A Chestnut from Anne Frank's Tree

Sometimes, you read something in the paper or on-line and you just don't quite know what to make of it.

Like many of you, I'm sure, I first read Anne Frank's diary when I was a teenager. I can't quite remember what brought me to it. I don't believe it was assigned to us in school. I was too young to see the original dramatization on Broadway (it ran from 1955 to 1957), although I believe my parents saw it. I wouldn't have seen the 1959 movie either-the one with Lou Jacobi and Shelley Winters-or at least not when it first came out. (I was six years old in 1959.) But, somehow, I was drawn to the book and, eventually, I read it. As was the case for many people, it changed my life, drawing me into an area of my Jewish identity I hadn't had the courage previously to explore in real depth. Later, there were other Shoah books that had profound, life-altering effects on me-Elie Wiesel's Night, Andre Schwarz-Bart's The Last of the Just, Anatoly Rybakov's Heavy Sand, and Anatoly Kuznyetzov's Babi Yar come most quickly to my mind, although there were many others-but, somehow, Anne's diary, in which the actual horrors of the Shoah were all unspoken (and unknown to the people in the book, and to Anne herself) retains its place in my own sense of my development as a post-Shoah Jew (not a survivor in the technical sense, but a Jew whose sense of self, and whose sense of destiny, is inextricably tied up with the Shoah and the implications and ramifications of its details) that it has never ceded to any of the books mentioned above, or to any others.
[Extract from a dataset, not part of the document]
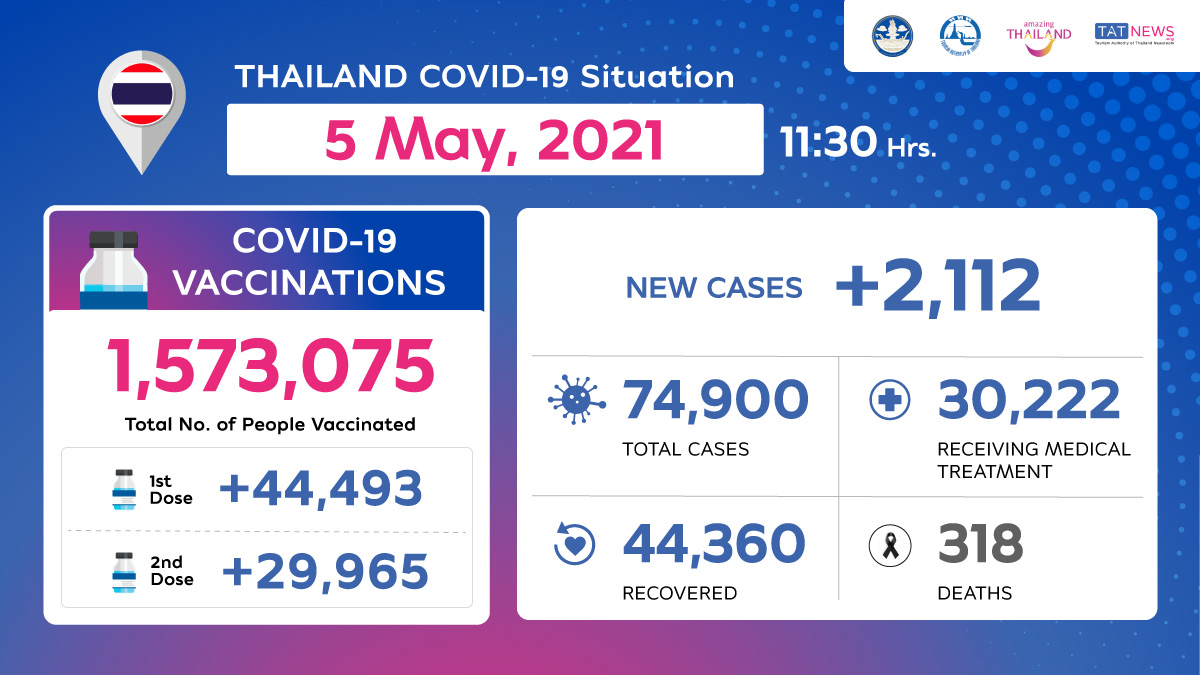 Thailand COVID-19 Situation as of 5 May, 2021, 11.30 Hrs.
It was, therefore, with all this in mind that I noted just a week or so ago that someone had paid $10,240 on e-bay for a single chestnut from the chestnut tree that grew outside Anne's window in the hidden annex. It's a bit of a stunning number-we're talking about a single nut, surely the most valuable piece of fruit ever-but I don't know that I view the purchase as an entirely positive thing. The whole story has to do with the tree itself. It's apparently dying of some sort of fungal chestnut blight and there's been this huge brouhaha going on in the course of these last few months in Amsterdam between the owner of the house adjacent to the secret annex, on whose property the tree actually stands (and who wants to take it down before it falls down on his house,) and the rest of everybody who sees it as this great symbol of resistance against tyranny and who want the municipality to do whatever it takes to ensure its continued survival. (The tree is 150 years old and weighs about twenty-seven tons. So I can see both sides. On the one hand, this is Anne's tree, we're talking about, the one Anne was still writing about as a source of comfort and hope in May, 1944, just a few months before she was arrested and shipped to Bergen Belsen, where she died. On the other, I don't believe I'd like a twenty-seven ton tree falling on my house either. You can read the whole ABC News story at .)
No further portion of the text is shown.